Es cierto que los niños necesitan jugar y divertirse, pero su recreación no debe estar limitada a un juguete; pueden colorear o hacer manualidades, dejar volar su imaginación, compartir con amigos o familiares de su edad.

Aprende a evitar el síndrome del niño hiperregalado.

Comparte con tu hijo tiempo de ocio, con y sin juguetes, para que valore más la acción que el objeto en sí.

Recomendaciones finales

Además de pasar tiempo de calidad con los niños, es necesario hacerles ver que las cosas materiales no lo son todo en la vida. Si bien hay algunas necesarias, ninguna es el centro de nuestras vidas. Por supuesto, esto hay que enseñarlo tanto con palabras como con acciones, en diferentes momentos e incluso, de formas muy sutiles. Así, conseguiremos que el mensaje llegue.

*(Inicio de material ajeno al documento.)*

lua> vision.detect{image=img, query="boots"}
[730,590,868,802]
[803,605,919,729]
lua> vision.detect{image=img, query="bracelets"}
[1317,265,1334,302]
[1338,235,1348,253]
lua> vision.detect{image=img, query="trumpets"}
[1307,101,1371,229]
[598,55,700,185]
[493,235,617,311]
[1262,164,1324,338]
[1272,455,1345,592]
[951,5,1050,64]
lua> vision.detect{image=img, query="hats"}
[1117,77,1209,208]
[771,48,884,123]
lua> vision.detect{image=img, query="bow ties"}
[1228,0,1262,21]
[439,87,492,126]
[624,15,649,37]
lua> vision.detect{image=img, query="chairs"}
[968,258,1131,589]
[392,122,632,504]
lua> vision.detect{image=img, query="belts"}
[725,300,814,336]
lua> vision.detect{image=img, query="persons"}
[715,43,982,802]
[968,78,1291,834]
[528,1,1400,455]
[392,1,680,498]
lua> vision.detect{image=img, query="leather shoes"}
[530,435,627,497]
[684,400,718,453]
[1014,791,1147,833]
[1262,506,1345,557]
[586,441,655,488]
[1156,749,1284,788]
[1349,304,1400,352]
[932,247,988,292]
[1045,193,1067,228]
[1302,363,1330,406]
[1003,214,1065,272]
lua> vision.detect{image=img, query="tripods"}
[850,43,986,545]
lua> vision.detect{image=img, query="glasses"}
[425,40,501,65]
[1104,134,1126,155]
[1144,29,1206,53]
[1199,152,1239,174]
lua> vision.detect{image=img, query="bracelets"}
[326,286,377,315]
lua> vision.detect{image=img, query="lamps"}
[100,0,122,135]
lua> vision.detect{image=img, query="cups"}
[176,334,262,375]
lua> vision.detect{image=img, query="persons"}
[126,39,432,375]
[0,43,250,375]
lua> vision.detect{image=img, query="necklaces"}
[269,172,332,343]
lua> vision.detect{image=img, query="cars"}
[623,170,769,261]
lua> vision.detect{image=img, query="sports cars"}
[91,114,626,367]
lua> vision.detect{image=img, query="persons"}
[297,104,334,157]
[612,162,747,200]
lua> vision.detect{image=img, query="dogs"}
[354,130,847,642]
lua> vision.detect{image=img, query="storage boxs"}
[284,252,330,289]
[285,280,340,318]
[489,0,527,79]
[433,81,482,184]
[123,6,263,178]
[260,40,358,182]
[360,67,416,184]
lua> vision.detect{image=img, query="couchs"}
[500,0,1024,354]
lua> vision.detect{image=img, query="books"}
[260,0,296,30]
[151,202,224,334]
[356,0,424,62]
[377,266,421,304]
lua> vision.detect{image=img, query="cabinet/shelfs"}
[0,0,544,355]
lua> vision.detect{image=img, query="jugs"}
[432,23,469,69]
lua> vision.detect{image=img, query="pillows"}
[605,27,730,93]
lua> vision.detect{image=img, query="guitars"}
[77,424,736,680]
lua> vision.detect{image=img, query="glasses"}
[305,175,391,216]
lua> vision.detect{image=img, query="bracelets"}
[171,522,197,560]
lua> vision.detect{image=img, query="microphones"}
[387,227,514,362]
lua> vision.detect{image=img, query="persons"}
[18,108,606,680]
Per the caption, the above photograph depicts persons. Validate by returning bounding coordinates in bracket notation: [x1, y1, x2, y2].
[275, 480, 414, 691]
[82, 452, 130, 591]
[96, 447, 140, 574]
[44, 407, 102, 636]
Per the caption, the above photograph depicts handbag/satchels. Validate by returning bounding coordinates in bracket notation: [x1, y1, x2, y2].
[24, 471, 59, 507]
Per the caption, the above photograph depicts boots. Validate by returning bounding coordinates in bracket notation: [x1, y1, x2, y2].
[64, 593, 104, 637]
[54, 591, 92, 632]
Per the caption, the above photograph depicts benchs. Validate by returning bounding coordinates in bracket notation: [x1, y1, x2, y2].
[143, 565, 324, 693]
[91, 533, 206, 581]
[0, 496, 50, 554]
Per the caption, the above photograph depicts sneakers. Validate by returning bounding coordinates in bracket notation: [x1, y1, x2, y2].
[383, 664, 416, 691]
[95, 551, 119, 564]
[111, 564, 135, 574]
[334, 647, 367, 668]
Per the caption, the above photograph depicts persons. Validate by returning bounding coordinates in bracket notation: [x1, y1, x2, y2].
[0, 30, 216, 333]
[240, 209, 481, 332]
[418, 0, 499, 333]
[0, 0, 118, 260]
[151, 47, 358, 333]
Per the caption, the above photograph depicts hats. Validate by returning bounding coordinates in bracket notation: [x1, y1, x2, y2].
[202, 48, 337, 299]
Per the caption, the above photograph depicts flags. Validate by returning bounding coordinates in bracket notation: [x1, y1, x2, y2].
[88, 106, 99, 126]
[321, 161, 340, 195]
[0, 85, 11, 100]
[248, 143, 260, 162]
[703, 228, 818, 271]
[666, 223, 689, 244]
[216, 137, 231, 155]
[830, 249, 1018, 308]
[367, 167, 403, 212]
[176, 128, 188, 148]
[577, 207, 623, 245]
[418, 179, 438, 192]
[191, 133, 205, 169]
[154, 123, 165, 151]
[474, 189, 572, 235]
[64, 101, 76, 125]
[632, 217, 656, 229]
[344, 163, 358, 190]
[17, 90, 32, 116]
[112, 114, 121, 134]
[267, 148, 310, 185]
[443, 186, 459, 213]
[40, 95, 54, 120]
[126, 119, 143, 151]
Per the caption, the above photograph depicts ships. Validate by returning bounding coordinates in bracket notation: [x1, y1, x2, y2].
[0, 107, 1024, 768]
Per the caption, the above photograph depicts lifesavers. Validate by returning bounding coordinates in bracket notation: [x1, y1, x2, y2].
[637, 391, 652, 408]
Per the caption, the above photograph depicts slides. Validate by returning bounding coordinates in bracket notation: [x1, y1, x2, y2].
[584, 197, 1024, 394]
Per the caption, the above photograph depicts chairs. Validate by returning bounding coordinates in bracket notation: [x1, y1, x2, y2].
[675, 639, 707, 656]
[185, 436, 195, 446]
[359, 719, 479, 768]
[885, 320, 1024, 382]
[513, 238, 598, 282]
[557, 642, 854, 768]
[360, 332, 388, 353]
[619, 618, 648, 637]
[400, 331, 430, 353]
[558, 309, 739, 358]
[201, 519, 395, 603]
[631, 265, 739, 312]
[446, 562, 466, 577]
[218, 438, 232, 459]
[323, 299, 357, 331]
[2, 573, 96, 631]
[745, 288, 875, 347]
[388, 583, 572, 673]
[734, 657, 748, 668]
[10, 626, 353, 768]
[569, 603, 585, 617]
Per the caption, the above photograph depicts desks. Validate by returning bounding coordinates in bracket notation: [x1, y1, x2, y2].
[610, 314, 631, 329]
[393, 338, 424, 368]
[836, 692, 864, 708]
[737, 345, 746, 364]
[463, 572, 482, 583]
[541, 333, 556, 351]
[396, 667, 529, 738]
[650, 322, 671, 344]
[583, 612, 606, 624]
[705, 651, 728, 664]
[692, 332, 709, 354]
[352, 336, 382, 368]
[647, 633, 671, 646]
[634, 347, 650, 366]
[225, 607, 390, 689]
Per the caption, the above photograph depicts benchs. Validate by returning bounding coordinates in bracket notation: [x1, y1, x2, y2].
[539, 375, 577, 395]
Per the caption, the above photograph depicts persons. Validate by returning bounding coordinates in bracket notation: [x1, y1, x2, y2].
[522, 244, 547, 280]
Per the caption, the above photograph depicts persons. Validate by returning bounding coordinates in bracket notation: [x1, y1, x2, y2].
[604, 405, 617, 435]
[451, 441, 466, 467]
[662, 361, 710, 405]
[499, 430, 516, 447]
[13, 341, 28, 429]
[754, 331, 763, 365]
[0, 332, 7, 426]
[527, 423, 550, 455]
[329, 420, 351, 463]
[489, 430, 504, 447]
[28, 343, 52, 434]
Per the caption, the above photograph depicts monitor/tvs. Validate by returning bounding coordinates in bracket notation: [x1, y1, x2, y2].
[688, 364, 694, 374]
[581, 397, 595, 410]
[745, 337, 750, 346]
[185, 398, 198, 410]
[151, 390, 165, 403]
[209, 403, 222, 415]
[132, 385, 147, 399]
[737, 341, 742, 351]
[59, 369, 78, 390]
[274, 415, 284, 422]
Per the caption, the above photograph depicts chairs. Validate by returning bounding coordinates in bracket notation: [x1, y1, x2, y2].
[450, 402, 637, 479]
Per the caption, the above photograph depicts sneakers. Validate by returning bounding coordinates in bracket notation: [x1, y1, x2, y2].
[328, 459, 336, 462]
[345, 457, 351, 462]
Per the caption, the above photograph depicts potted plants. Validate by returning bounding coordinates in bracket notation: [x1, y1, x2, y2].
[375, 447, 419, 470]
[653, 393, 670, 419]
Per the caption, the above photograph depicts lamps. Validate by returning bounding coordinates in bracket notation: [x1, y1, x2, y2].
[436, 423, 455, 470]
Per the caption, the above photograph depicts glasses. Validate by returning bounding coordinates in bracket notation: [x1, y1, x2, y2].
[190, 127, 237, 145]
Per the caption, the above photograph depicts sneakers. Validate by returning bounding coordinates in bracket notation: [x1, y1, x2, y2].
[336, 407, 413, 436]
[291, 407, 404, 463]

Por otra parte, es necesario hacerles ver que hay muchos niños en el mundo que son felices incluso con mucho menos que ellos. No se trata de manipularlos, sino de acercarlos a otras realidades para que puedan realizar un contraste por sí mismos y se animen a ‘imitar’ a esos niños que saben divertirse, independientemente de las posesiones materiales.

Adicionalmente, una vez que tengan la suficiente edad para comprenderlo, hay que hacerles saber que los objetos materiales implican un costo y que, no siempre es posible obtenerlo todo. En este sentido, será necesario comenzar con los rudimentos de la educación financiera.

Si tenemos la oportunidad, es mejor que les brindemos una experiencia tanto recreativa como educativa; como un campamento o plan vacacional que una larga lista de juguetes que luego ni siquiera recordarán. Las experiencias y el contacto humano les dejarán una satisfacción mucho más grande a largo plazo.